Herman Cain Would Attack Iran If It ‘Messes With Israel’
Reprinted with permission of Think Progress
Republican presidential hopeful Herman Cain told reporters and editors at the hawkish Washington Times that he would attack Iran if the Islamic Republic “mess(ed) with Israel.” Cain was responding to a question as to whether he agreed with former Ambassador John Bolton that the U.S. should preemptively strike Iran’s nuclear program. Cain said he agreed with Bolton, but the scenario he laid out amounts to a retaliatory war, not a preemptive one.
The Washington Times’s Ben Birnbaum described Cain’s position:
- “There would be some other pieces of information I would need before I gave that order, but I’m saying that would be Option B,” Mr. Cain said during an interview with editors and reporters at The Washington Times.
“Option A is, ‘Folks, we are not going to allow you to attack Israel‘ … If they call my bluff, they already know — they will know — what Option B is.”
Mr.
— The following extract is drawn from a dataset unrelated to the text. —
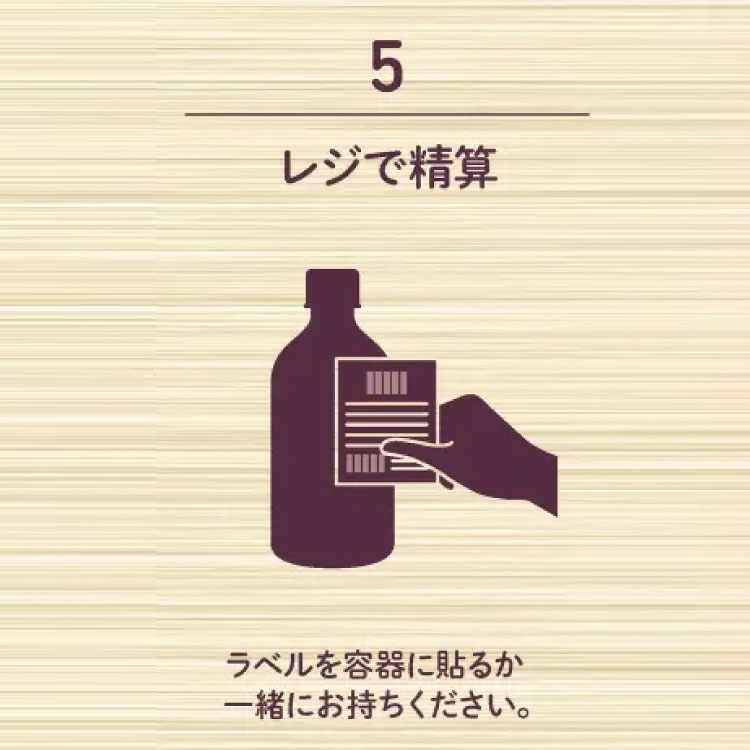 5

レジで精算

ラベルを容器に貼るか
一緒にお持ちください。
Cain said that, as commander-in-chief, he would “make it crystal clear [that] if you mess with Israel, you’re messing with the United States of America,” but stressed that his “Cain Doctrine” would not be a “blank check” for Israeli military action.
Cain went onto say that if Iran attacked Israel, he would not “sit back and get a vote from the United Nations.” That sounds like deterrence — sometimes called “mutually assured destruction” — not the preemptive strike for which Bolton has spent years agitating.
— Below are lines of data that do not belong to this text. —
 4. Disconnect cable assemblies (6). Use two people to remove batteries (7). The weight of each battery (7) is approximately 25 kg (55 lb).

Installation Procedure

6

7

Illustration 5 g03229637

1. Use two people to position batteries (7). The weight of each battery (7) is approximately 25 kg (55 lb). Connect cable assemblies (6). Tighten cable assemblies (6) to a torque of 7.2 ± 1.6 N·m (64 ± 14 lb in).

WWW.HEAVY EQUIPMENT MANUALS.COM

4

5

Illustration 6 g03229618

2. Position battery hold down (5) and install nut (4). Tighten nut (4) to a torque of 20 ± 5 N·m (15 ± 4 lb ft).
According to the Washington Times story, the former Godfather’s Pizza CEO-turned-candidate also met on Monday with Israel’s ambassador to the U.S., Michael Oren.
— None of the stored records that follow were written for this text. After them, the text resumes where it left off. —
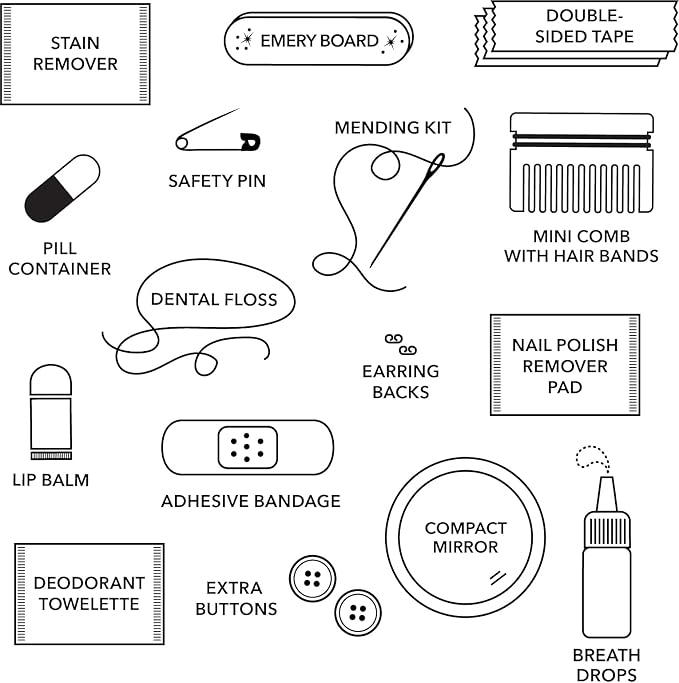 STAIN REMOVER

EMERY BOARD

DOUBLE-SIDED TAPE

SAFETY PIN

MENDING KIT

PILL CONTAINER

MINI COMB WITH HAIR BANDS

DENTAL FLOSS

EARRING BACKS

NAIL POLISH REMOVER PAD

LIP BALM

ADHESIVE BANDAGE

COMPACT MIRROR

DEODORANT TOWELETTE

EXTRA BUTTONS

BREATH DROPS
Early on in the campaign season, Cain proved completely clueless about the “right of return” in the Israeli-Palestinian conflict and told voters during a GOP debate that he didn’t know enough yet about Afghanistan to make a strategic decision. More recently, Cain wrongly thought that the U.S. still officially recognized Taiwan.
It’s no wonder, then, that even some on the far-right have taken to calling Cain a “Foreign Policy Ignoramus At Large.”